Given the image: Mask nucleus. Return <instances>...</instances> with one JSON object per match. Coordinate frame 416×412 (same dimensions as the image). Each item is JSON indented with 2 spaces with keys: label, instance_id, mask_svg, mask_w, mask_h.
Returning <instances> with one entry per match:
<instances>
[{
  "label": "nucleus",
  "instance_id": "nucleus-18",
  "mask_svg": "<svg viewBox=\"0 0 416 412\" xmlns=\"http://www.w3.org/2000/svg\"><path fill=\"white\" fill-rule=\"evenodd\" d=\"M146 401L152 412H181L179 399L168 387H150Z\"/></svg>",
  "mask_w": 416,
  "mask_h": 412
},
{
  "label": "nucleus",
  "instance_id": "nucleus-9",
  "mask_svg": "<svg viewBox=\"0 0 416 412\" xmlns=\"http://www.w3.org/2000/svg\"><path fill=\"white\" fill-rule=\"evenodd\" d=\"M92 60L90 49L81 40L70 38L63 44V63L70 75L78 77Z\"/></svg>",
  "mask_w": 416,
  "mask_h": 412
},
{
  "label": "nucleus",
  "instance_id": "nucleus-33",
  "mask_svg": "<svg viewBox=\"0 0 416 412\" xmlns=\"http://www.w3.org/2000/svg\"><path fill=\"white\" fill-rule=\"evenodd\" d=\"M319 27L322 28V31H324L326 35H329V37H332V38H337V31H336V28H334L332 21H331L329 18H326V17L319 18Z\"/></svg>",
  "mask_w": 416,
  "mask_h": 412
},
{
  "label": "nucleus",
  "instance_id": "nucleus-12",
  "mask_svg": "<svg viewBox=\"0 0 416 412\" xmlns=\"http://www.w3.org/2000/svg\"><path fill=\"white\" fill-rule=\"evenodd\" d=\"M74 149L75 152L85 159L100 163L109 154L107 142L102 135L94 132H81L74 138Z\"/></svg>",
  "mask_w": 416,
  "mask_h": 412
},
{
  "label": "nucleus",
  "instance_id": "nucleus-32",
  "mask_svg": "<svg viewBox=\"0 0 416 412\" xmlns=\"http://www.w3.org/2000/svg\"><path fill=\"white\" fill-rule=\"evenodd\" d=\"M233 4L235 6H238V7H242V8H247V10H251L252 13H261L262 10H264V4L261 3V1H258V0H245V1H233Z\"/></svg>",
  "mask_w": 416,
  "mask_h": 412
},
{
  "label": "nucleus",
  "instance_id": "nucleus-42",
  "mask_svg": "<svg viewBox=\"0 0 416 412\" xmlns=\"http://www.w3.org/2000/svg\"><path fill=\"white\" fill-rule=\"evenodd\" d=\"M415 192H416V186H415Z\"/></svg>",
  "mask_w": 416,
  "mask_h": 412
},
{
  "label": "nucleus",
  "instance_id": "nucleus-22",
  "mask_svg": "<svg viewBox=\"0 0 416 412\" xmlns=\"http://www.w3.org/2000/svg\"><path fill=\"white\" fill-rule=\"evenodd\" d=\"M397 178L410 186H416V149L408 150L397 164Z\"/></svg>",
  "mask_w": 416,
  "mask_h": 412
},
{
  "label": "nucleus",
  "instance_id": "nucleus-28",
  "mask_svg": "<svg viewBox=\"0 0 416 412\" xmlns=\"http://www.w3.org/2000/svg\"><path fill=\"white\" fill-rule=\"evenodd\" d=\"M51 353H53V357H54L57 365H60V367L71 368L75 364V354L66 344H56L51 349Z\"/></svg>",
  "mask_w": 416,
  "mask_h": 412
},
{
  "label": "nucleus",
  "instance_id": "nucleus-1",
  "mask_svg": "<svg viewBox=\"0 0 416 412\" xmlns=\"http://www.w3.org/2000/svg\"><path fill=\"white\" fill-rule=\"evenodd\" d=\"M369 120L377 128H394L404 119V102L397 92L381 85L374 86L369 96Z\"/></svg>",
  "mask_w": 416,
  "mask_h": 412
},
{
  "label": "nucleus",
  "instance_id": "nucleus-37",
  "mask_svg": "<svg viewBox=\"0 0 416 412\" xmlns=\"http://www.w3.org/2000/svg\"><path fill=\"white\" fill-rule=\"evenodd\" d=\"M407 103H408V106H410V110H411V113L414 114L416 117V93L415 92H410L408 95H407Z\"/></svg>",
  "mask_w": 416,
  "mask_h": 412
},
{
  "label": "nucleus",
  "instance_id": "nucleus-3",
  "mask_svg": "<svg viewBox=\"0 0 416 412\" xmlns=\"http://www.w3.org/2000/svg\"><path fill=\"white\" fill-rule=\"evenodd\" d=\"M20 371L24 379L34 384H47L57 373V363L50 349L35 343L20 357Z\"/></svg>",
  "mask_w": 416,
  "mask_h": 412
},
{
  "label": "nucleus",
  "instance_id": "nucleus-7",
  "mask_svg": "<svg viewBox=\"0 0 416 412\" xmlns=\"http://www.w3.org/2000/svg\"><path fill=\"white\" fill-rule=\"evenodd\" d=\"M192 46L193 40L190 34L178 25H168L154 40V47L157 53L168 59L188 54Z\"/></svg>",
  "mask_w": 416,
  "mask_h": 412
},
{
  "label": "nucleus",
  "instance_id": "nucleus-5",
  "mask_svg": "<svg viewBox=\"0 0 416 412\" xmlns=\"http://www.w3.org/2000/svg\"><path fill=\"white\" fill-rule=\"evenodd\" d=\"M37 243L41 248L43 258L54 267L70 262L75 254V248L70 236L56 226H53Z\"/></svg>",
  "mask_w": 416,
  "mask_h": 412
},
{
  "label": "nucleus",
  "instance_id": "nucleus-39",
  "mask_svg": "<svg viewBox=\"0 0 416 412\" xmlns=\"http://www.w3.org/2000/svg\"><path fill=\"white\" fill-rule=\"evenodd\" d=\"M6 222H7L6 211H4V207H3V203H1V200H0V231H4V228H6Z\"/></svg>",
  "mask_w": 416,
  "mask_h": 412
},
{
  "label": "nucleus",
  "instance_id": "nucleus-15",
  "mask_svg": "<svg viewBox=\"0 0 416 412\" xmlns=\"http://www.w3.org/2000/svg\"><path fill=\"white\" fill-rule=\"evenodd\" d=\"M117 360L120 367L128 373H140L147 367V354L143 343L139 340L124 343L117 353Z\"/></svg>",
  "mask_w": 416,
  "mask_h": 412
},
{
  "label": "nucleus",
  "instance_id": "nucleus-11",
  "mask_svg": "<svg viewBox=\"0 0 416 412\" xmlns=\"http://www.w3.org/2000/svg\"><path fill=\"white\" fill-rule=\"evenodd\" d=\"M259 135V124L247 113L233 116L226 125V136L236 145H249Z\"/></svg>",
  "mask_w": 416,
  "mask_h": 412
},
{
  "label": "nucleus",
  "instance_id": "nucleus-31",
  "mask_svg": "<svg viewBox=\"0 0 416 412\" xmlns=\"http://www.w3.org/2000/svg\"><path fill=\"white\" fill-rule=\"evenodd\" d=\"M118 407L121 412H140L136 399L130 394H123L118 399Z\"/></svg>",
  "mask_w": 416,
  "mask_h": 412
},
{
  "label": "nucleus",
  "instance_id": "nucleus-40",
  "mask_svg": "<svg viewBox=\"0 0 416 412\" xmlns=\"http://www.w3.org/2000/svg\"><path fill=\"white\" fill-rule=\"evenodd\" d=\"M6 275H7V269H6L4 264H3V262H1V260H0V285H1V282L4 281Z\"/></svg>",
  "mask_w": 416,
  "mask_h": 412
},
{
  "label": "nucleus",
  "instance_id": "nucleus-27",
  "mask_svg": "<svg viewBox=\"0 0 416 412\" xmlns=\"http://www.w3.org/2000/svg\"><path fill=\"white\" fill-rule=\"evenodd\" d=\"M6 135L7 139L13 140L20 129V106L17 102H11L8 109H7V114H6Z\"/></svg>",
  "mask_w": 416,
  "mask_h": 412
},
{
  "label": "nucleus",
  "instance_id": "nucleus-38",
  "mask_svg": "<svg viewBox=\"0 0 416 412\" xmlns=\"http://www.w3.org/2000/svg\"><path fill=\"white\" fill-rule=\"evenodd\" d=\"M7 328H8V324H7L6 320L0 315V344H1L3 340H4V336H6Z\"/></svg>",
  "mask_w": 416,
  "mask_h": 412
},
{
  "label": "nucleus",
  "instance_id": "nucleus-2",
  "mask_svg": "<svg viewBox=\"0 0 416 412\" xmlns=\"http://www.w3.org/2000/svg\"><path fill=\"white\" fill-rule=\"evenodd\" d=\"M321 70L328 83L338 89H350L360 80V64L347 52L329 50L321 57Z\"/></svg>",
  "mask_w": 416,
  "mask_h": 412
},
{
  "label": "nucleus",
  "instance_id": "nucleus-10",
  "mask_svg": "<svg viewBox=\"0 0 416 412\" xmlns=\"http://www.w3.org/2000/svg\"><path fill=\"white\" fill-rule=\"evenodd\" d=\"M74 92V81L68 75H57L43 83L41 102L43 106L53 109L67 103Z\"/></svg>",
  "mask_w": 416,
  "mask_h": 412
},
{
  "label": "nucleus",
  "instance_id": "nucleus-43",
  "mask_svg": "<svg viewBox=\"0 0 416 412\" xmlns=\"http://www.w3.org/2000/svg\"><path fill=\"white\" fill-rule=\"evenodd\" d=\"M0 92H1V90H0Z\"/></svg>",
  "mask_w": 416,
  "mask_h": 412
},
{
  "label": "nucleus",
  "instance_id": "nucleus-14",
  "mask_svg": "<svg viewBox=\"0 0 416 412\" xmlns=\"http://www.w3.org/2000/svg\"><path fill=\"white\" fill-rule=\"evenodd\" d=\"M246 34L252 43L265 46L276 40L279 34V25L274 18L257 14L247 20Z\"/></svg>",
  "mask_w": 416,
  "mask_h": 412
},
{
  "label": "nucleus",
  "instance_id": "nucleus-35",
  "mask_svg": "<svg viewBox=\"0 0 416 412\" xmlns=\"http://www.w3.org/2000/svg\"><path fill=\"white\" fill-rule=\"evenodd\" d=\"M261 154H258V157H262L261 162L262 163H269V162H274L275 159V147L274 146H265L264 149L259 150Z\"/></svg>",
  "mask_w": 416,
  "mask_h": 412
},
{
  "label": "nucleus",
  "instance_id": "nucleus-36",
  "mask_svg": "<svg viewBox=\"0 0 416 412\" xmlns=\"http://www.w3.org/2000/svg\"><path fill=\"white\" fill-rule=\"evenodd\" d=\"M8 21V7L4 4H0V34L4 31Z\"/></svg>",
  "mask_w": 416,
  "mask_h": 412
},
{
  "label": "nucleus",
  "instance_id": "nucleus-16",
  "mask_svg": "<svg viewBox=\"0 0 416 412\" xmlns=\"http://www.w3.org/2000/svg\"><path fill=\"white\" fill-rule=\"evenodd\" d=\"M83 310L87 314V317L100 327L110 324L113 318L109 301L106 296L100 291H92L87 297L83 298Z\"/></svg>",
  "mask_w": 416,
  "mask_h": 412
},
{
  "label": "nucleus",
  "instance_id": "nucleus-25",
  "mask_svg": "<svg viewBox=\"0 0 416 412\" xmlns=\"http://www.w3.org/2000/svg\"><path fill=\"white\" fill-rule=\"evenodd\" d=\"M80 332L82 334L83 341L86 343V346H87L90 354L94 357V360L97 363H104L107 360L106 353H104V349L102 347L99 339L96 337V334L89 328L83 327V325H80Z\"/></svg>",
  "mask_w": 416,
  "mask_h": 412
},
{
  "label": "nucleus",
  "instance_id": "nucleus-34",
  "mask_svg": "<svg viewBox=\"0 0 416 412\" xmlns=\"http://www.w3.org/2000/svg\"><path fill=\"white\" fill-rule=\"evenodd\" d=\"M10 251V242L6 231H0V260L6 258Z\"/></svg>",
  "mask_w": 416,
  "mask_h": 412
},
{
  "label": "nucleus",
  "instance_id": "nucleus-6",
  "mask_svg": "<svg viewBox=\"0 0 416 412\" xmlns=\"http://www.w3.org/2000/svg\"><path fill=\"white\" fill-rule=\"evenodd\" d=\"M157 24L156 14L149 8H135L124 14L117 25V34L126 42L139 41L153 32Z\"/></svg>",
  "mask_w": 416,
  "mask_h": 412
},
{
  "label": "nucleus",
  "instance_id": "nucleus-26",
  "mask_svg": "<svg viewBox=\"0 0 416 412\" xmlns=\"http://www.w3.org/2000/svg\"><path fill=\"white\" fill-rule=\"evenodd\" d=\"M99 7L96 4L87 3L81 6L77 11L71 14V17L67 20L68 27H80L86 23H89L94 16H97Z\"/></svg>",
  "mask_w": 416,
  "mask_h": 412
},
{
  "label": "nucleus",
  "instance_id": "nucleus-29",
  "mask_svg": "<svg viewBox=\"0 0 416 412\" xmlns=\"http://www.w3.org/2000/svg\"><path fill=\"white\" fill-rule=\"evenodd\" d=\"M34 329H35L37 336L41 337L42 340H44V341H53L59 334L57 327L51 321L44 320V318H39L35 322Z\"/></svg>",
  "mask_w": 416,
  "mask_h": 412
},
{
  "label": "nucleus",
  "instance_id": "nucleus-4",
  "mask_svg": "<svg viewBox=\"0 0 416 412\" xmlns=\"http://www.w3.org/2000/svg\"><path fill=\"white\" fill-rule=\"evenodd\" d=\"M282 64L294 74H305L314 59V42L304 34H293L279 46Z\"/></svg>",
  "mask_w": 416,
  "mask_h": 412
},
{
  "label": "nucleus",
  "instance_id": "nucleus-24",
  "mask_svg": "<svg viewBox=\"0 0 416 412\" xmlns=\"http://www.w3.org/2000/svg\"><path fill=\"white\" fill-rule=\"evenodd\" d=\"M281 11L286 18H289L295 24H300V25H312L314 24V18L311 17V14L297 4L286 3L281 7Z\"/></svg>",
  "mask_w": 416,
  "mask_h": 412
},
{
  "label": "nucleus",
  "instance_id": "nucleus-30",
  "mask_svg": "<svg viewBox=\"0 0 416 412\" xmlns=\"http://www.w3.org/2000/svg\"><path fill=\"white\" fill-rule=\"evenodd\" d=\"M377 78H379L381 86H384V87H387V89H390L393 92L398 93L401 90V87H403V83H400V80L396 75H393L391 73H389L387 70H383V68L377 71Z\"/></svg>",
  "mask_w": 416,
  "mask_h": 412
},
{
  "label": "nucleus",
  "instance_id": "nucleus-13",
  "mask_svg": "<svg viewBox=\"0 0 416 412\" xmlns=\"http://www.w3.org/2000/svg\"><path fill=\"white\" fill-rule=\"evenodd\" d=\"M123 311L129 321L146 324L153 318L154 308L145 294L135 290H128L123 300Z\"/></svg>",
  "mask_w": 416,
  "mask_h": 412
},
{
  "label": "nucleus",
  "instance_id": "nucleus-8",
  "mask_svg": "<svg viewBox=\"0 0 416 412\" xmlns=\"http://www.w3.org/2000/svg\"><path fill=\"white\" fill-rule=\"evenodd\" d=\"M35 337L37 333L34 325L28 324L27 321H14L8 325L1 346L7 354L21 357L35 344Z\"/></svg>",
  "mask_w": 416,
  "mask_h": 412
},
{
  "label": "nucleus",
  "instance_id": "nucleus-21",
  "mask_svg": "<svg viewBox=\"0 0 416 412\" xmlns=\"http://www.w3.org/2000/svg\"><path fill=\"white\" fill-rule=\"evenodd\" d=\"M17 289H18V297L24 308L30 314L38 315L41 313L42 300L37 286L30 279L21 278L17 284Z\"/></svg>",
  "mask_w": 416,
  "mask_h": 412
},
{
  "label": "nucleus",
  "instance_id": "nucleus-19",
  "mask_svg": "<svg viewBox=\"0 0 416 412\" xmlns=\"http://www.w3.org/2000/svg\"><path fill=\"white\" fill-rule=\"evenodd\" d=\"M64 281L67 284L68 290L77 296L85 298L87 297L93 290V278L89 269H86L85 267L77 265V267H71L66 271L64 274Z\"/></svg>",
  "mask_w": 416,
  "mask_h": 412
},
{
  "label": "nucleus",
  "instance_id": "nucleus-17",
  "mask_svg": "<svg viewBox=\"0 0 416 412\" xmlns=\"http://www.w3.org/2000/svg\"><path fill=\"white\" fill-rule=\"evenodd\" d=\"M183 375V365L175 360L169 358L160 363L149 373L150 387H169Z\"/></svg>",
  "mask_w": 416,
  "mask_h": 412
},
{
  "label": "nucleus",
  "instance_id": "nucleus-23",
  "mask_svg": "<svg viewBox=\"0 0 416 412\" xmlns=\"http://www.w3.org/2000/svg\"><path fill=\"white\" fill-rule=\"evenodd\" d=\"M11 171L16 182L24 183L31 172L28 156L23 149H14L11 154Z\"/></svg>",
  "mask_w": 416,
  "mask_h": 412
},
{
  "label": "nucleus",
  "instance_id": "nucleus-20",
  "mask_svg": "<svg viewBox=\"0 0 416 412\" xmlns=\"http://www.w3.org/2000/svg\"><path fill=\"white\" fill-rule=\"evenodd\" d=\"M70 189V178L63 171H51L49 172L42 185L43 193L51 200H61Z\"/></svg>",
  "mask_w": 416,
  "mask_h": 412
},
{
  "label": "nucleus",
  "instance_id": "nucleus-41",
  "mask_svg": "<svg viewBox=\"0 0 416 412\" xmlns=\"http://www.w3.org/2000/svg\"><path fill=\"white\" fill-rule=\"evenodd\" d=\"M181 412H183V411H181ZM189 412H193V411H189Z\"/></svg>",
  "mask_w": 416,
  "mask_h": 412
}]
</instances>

◆ ◆ ◆ ◆

GIVEN REQUEST: Count the lines in the items above that contain the string "instances", matching case exactly, and give only the number.

COMPLETE ANSWER: 4